Well, they did it because they're for profit companies looking to wring money out of people's interactions. Lemmy is open source and, by nature, publicly and readily available to whatever observers want to federate. It would be dead simple to create an activitypub server that does nothing but listen and save a copy of everything everyone ever said or posted (at least, those you get it to federate with).
Yeah absolutely, I'm actually tempted to implement some kind of encompassing "all" instance that listens to all communities of all known lemmy instances (to emulate something like reddits r/all equivalent for lemmy), which I think would be pretty useful, to get an idea of the "size" of the lemmy community. Probably without any users itself (also to avoid being blacklisted from other instances).
I wonder how stuff like this would affect the scalability of the fediverse, I think having 1 instance like you describe would be good, but having many of them could become an issue maybe
Yeah but this is a general problem that ActivityPub has, it builds on the goodwill of the people/instances.

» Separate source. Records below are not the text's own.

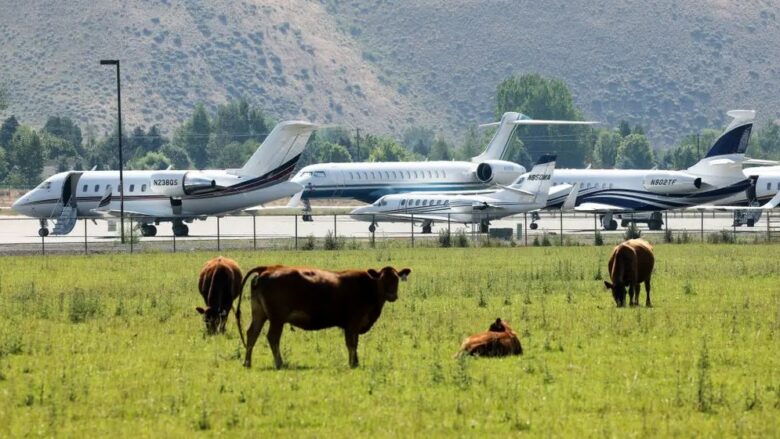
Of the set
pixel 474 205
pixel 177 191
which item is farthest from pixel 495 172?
pixel 177 191

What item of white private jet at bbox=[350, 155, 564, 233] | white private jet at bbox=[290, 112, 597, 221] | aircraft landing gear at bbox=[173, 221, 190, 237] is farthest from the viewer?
white private jet at bbox=[290, 112, 597, 221]

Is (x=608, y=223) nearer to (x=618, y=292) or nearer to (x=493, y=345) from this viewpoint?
(x=618, y=292)

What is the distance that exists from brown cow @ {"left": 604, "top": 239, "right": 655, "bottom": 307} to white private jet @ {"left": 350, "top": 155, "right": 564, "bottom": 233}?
4269 cm

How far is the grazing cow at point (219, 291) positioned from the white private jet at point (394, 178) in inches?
2525

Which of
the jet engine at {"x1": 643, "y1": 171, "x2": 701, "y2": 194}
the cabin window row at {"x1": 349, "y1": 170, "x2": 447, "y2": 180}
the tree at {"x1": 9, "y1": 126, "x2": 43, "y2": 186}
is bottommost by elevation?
the jet engine at {"x1": 643, "y1": 171, "x2": 701, "y2": 194}

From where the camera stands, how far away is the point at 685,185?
79.1 m

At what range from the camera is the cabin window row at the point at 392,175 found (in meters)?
90.6

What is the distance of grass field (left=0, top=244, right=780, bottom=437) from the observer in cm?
1731

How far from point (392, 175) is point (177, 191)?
2334 centimetres

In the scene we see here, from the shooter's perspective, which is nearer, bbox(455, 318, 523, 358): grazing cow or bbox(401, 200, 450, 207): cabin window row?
bbox(455, 318, 523, 358): grazing cow

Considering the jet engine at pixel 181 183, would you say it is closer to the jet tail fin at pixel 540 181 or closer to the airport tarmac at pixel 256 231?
the airport tarmac at pixel 256 231

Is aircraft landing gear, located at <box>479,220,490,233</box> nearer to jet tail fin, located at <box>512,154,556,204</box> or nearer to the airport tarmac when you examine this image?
the airport tarmac

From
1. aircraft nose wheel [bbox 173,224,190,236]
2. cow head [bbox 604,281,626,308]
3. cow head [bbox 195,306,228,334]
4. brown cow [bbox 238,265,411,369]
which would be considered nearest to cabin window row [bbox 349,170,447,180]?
aircraft nose wheel [bbox 173,224,190,236]

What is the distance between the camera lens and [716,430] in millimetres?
16734
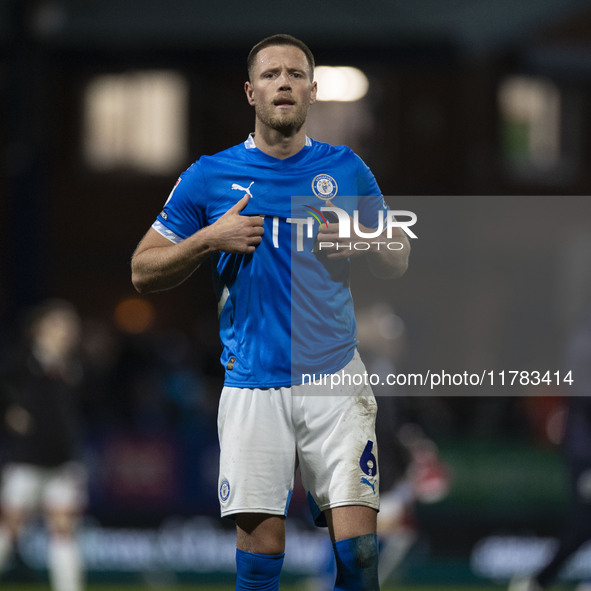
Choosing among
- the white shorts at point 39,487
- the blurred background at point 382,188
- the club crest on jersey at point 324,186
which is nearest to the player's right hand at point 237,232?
the club crest on jersey at point 324,186

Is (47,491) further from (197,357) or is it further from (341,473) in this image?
→ (341,473)

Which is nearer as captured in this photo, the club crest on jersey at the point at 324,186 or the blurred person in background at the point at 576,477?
the club crest on jersey at the point at 324,186

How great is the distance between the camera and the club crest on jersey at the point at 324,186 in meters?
3.93

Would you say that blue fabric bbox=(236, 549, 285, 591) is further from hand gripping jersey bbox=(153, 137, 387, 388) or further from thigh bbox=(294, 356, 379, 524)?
hand gripping jersey bbox=(153, 137, 387, 388)

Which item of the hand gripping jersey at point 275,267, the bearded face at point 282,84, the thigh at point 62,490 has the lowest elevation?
the thigh at point 62,490

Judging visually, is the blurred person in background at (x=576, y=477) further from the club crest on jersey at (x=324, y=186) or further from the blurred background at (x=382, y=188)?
the club crest on jersey at (x=324, y=186)

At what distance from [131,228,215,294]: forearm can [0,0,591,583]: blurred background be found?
6242mm

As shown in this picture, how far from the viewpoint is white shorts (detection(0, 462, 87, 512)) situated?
888cm

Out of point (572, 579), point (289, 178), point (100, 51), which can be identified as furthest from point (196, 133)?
point (289, 178)

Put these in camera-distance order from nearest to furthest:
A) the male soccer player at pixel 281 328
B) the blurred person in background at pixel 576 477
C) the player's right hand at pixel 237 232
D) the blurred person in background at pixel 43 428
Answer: the player's right hand at pixel 237 232, the male soccer player at pixel 281 328, the blurred person in background at pixel 576 477, the blurred person in background at pixel 43 428

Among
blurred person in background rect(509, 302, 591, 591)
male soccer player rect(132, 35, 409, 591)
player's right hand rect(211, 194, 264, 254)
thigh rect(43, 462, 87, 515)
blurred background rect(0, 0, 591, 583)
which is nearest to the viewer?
Answer: player's right hand rect(211, 194, 264, 254)

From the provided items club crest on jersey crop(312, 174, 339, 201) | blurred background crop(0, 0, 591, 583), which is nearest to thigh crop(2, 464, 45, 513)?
blurred background crop(0, 0, 591, 583)

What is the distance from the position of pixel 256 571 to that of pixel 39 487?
18.0 feet

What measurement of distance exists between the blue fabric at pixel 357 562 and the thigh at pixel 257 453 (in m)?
0.28
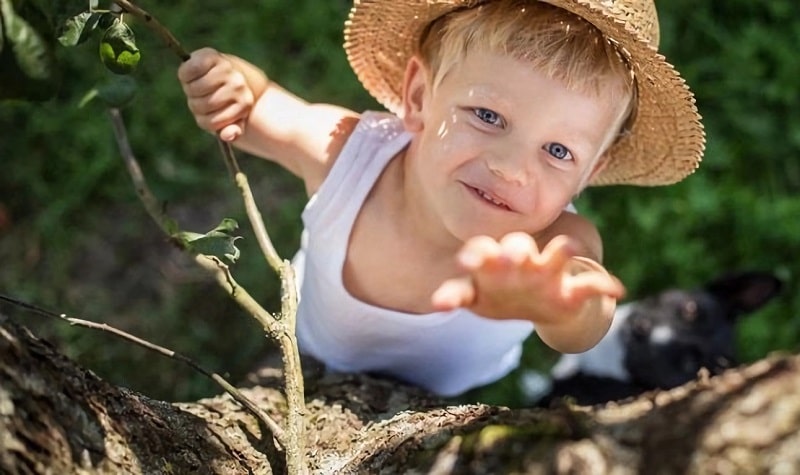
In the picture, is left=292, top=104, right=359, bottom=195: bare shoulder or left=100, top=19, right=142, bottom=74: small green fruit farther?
left=292, top=104, right=359, bottom=195: bare shoulder

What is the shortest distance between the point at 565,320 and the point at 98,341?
1.90 metres

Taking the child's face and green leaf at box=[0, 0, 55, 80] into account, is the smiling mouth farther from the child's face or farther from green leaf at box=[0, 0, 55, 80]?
green leaf at box=[0, 0, 55, 80]

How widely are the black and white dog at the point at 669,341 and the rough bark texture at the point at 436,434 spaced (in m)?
1.27

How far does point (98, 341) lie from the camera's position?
2.81 meters

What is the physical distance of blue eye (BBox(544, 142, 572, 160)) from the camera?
5.48 feet

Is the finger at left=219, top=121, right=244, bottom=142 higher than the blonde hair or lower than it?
lower

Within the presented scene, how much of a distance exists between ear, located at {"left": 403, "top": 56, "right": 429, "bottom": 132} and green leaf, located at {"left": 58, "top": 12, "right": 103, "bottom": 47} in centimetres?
69

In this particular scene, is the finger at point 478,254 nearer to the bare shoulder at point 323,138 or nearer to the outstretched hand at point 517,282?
the outstretched hand at point 517,282

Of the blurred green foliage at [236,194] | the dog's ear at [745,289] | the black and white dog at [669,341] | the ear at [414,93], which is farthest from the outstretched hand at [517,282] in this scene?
the blurred green foliage at [236,194]

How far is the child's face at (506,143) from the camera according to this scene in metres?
1.63

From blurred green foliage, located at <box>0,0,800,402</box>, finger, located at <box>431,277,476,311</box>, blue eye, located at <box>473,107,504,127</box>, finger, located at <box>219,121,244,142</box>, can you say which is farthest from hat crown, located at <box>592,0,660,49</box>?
blurred green foliage, located at <box>0,0,800,402</box>

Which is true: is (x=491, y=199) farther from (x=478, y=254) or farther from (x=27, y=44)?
(x=27, y=44)

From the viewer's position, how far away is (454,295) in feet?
3.51

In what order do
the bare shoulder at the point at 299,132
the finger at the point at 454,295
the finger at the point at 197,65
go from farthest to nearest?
the bare shoulder at the point at 299,132 → the finger at the point at 197,65 → the finger at the point at 454,295
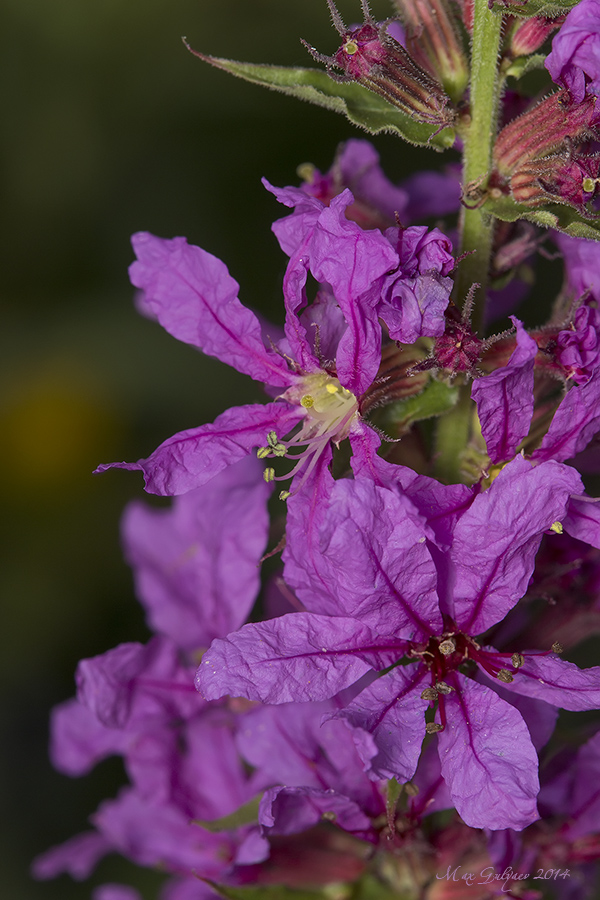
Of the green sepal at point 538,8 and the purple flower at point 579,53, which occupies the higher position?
the green sepal at point 538,8

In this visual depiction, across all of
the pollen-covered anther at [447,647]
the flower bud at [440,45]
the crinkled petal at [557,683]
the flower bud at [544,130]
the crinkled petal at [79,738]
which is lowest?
the crinkled petal at [79,738]

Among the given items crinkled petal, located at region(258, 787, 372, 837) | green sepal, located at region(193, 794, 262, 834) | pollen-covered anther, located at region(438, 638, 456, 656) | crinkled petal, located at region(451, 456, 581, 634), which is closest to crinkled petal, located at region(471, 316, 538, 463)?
crinkled petal, located at region(451, 456, 581, 634)

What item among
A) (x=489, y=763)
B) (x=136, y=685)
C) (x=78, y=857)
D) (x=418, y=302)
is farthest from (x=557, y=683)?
(x=78, y=857)

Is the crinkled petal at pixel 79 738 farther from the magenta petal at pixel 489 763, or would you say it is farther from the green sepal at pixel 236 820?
the magenta petal at pixel 489 763

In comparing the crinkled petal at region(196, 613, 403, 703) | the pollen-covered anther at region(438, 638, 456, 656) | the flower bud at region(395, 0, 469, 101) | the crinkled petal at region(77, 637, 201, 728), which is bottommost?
the crinkled petal at region(77, 637, 201, 728)

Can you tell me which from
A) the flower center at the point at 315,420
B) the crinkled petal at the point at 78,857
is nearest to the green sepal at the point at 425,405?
the flower center at the point at 315,420

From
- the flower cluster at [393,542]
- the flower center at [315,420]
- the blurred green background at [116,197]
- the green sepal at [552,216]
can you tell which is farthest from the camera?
the blurred green background at [116,197]

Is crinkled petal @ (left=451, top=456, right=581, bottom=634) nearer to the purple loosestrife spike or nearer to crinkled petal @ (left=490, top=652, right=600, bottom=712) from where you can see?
crinkled petal @ (left=490, top=652, right=600, bottom=712)
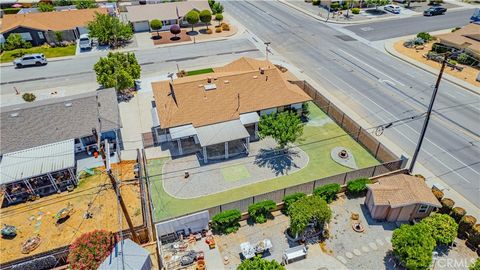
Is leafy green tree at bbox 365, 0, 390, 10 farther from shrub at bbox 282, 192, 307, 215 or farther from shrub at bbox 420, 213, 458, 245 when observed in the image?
shrub at bbox 282, 192, 307, 215

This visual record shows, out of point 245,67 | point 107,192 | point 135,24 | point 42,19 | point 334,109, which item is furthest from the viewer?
point 135,24

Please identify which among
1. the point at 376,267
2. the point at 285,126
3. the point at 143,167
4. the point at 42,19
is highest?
the point at 42,19

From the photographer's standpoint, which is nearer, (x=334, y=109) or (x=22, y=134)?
(x=22, y=134)

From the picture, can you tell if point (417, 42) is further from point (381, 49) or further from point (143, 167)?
point (143, 167)

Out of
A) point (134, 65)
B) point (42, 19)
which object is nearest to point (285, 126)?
point (134, 65)

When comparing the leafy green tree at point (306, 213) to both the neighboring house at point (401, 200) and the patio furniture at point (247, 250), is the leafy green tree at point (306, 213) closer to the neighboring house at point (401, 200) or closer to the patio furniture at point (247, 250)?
the patio furniture at point (247, 250)

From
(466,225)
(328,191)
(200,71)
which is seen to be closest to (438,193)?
(466,225)
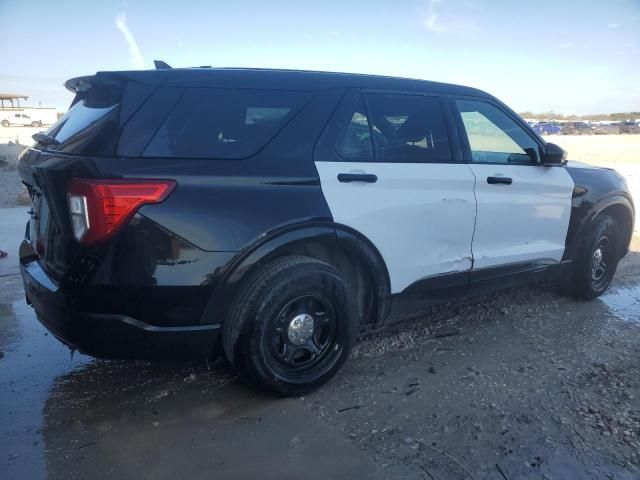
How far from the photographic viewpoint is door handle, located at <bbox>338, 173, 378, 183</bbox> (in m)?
3.02

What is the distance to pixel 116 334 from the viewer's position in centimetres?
258

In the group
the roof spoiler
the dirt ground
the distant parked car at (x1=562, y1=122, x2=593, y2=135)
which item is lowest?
the distant parked car at (x1=562, y1=122, x2=593, y2=135)

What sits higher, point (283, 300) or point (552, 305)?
point (283, 300)

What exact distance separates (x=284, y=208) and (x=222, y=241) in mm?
394

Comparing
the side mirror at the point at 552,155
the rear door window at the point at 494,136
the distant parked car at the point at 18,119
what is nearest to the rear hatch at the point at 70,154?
the rear door window at the point at 494,136

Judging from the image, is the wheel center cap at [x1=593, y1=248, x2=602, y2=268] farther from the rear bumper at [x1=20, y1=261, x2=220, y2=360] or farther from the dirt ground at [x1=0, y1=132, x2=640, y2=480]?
the rear bumper at [x1=20, y1=261, x2=220, y2=360]

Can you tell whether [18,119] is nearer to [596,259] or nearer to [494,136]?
[494,136]

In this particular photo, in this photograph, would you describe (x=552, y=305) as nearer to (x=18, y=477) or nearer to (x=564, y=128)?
(x=18, y=477)

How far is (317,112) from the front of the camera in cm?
306

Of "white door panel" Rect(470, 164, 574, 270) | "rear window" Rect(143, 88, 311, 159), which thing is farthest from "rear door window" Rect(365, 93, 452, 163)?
"rear window" Rect(143, 88, 311, 159)

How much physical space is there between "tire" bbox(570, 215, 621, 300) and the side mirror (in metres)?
0.83

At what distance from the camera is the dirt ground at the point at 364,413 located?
2.47 m

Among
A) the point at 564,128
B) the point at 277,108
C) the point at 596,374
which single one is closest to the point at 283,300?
the point at 277,108

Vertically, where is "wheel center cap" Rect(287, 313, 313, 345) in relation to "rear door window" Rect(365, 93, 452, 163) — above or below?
below
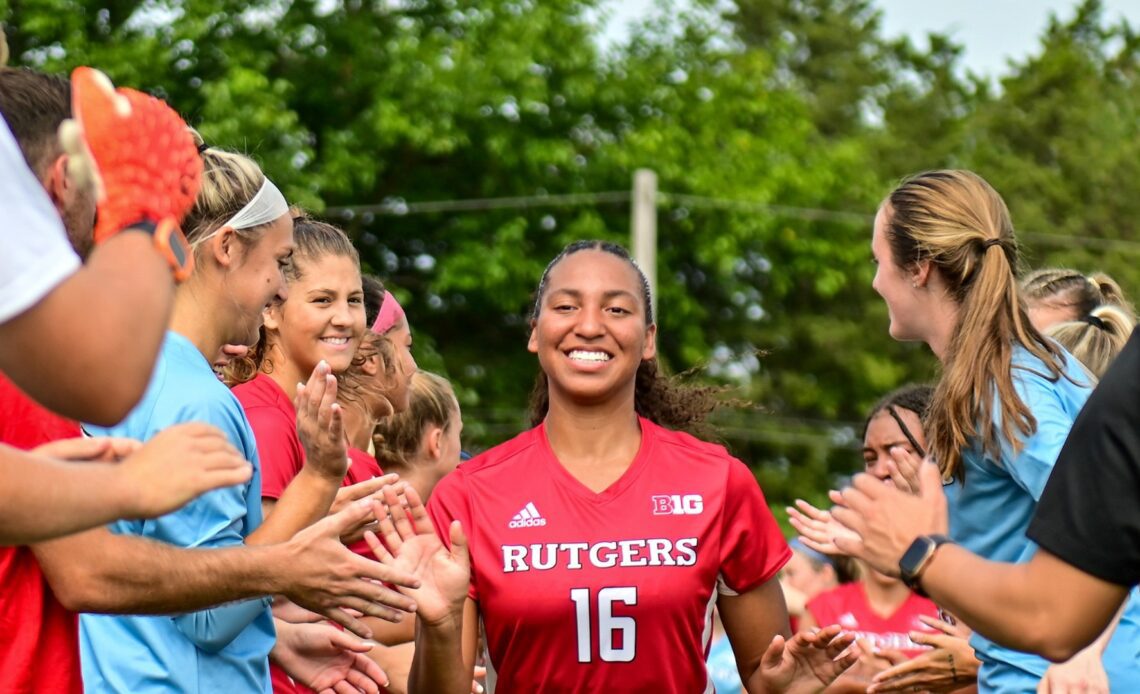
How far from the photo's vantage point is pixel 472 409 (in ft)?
82.0

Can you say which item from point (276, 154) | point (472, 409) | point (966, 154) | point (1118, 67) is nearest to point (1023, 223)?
point (966, 154)

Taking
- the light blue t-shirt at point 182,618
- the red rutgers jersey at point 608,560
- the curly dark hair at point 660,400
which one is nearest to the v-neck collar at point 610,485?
the red rutgers jersey at point 608,560

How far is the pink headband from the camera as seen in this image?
6492 millimetres

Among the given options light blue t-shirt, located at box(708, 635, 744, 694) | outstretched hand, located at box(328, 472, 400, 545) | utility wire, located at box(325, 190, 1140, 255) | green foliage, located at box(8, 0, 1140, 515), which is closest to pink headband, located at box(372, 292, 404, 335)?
outstretched hand, located at box(328, 472, 400, 545)

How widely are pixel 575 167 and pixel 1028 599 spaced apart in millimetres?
23790

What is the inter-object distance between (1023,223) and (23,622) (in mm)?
34621

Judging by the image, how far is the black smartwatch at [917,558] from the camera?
3418 millimetres

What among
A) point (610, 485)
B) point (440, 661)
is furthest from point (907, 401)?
point (440, 661)

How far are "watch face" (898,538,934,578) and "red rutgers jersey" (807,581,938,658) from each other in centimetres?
373

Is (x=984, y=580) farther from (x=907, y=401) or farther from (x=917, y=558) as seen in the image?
(x=907, y=401)

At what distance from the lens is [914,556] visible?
3.43m

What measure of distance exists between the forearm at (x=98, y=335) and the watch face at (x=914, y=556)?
5.65 feet

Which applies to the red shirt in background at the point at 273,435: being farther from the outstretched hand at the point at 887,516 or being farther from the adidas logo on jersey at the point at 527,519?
the outstretched hand at the point at 887,516

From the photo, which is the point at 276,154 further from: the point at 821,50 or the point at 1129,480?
the point at 821,50
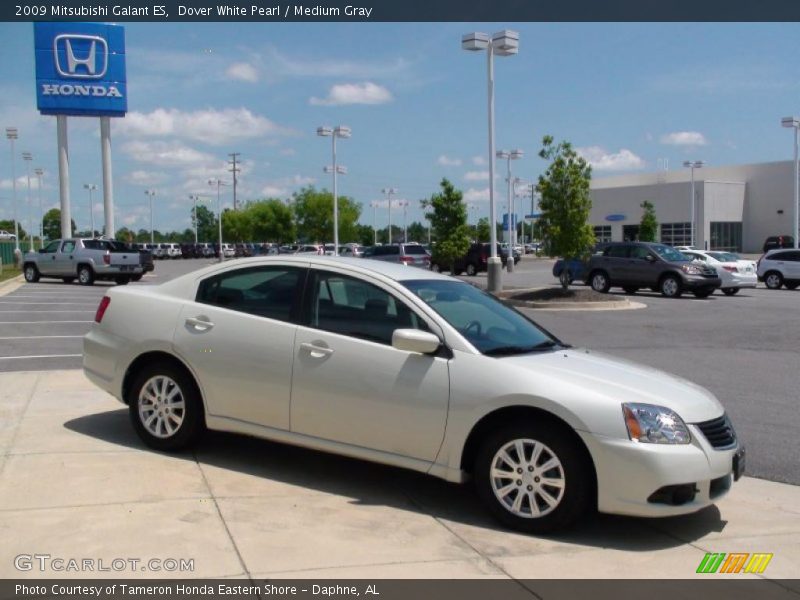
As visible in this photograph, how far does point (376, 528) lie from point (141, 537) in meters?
1.38

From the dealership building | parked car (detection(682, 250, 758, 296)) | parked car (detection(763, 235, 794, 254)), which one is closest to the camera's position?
parked car (detection(682, 250, 758, 296))

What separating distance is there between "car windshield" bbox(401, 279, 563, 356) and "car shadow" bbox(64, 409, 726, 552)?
1.12m

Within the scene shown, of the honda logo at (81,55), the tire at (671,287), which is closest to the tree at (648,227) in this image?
the tire at (671,287)

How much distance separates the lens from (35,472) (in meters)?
5.99

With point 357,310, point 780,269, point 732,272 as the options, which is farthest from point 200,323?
point 780,269

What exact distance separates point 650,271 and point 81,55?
101 ft

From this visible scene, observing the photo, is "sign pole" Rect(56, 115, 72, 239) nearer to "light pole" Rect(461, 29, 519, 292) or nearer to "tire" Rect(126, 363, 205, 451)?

But I don't think it will be a really big issue, if there are really just a few of these instances (that is the premise though)
But it's a good point, when something like this is open source, and anyone could spin it up to kinda DDOS the fediverse...
But when looking at it in more positive light/good will, it could probably also be used as an intermediate cache/index instance for other instances, which may save requests to the original instances.